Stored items
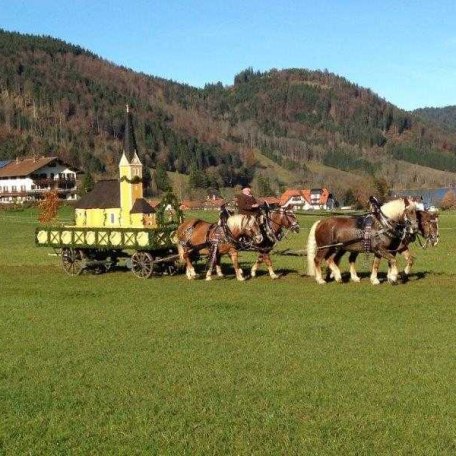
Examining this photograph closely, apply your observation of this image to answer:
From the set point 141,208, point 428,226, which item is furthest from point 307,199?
point 428,226

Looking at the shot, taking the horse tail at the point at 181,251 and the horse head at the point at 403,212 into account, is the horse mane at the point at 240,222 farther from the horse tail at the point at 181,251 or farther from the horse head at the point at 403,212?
the horse head at the point at 403,212

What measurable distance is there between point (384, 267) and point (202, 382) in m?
17.6

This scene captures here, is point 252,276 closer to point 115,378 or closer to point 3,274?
point 3,274

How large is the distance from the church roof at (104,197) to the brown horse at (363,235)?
17.1 meters

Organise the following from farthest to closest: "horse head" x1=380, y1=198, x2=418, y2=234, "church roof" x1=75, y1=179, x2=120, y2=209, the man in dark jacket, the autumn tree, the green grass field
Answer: the autumn tree, "church roof" x1=75, y1=179, x2=120, y2=209, the man in dark jacket, "horse head" x1=380, y1=198, x2=418, y2=234, the green grass field

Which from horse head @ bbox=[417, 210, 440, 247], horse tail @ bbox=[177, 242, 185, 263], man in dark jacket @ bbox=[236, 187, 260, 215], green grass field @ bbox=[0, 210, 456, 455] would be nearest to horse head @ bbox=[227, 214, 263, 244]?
man in dark jacket @ bbox=[236, 187, 260, 215]

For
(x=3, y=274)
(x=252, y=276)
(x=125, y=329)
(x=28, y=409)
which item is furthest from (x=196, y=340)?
(x=3, y=274)

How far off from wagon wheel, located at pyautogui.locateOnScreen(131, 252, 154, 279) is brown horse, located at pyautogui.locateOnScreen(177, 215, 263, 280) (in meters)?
1.05

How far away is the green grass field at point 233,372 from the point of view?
→ 7.54 meters

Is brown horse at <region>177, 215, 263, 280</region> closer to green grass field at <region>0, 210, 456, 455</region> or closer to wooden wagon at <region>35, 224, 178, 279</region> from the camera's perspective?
wooden wagon at <region>35, 224, 178, 279</region>

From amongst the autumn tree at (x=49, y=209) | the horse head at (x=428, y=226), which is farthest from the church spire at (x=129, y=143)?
the autumn tree at (x=49, y=209)

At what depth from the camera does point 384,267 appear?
26047mm

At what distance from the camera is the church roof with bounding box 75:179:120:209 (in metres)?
35.3

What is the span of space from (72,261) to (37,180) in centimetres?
10249
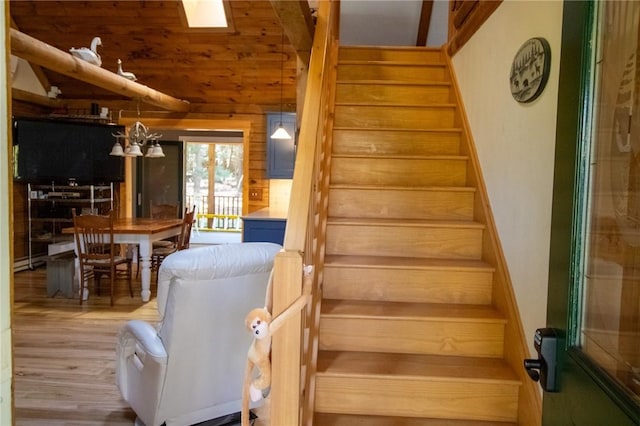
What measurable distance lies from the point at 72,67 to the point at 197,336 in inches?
135

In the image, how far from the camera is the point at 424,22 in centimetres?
489

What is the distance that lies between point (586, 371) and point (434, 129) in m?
2.48

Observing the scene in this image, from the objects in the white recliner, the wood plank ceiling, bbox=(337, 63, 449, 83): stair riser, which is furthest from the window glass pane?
the wood plank ceiling

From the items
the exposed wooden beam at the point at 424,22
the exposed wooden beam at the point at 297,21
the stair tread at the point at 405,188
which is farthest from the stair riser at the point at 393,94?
Answer: the exposed wooden beam at the point at 424,22

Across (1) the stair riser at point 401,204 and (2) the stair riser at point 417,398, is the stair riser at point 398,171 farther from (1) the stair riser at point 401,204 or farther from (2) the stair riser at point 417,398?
(2) the stair riser at point 417,398

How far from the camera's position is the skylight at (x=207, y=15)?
590 cm

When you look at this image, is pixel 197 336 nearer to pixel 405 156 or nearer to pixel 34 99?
pixel 405 156

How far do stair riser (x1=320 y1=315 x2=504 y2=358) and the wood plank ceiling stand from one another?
461cm

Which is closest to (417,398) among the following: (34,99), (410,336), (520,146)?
(410,336)

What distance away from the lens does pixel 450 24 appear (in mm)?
3684

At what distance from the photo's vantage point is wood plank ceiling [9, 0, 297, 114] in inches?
227

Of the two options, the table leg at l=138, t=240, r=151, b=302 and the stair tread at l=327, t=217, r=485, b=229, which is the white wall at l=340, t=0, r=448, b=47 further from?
the table leg at l=138, t=240, r=151, b=302

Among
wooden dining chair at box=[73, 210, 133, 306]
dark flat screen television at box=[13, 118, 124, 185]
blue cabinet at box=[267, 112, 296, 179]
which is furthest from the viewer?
blue cabinet at box=[267, 112, 296, 179]

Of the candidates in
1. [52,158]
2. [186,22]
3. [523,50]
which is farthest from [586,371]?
[52,158]
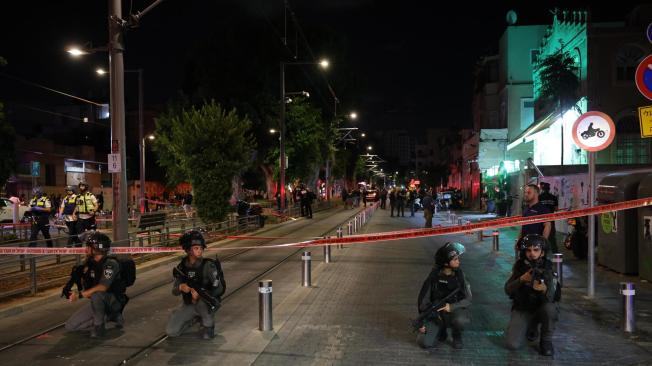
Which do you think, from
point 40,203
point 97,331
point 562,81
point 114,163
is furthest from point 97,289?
point 562,81

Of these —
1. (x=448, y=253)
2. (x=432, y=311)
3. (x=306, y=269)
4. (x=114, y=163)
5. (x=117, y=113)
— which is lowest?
(x=306, y=269)

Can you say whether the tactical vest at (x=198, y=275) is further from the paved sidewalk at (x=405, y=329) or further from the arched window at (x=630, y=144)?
the arched window at (x=630, y=144)

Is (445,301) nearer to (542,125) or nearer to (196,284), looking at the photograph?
(196,284)

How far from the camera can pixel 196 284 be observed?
22.0ft

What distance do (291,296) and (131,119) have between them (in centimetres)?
6670

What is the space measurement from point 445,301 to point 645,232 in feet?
18.5

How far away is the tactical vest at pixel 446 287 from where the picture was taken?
6293mm

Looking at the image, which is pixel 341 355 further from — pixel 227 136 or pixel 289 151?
pixel 289 151

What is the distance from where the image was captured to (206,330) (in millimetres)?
6801

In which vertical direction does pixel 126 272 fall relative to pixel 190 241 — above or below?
below

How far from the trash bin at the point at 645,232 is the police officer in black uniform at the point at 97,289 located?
8.58 meters

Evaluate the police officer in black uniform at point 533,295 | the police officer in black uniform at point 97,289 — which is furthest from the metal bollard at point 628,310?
the police officer in black uniform at point 97,289

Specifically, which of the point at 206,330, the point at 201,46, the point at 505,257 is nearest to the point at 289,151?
the point at 201,46

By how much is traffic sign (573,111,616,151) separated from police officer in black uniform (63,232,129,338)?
715 cm
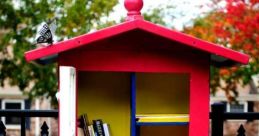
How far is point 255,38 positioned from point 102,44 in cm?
647

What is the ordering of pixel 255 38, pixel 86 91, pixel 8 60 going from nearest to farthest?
pixel 86 91
pixel 255 38
pixel 8 60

*Given problem*:
Reproduce verbatim the lines in the items above, starting at the line that contains "Looking at the shot, taking" and ending at the line that contains "Answer: the autumn". Include both of those lines and output nothing else.

*Task output*:
Looking at the shot, taking the horse tail at the point at 181,251 and the horse head at the point at 403,212 into account, is the horse mane at the point at 240,222 farther from the horse tail at the point at 181,251 or farther from the horse head at the point at 403,212?
the horse head at the point at 403,212

What measurable distance is there between point (384, 267) and point (202, 382) in m?
17.6

This scene captures here, is point 252,276 closer to point 115,378 or closer to point 3,274?
point 3,274

How large is the distance from the church roof at (104,197) to the brown horse at (363,235)?
17.1 meters

Organise the following from farthest to closest: "horse head" x1=380, y1=198, x2=418, y2=234, "church roof" x1=75, y1=179, x2=120, y2=209, the man in dark jacket, the autumn tree, the green grass field
Answer: the autumn tree, "church roof" x1=75, y1=179, x2=120, y2=209, the man in dark jacket, "horse head" x1=380, y1=198, x2=418, y2=234, the green grass field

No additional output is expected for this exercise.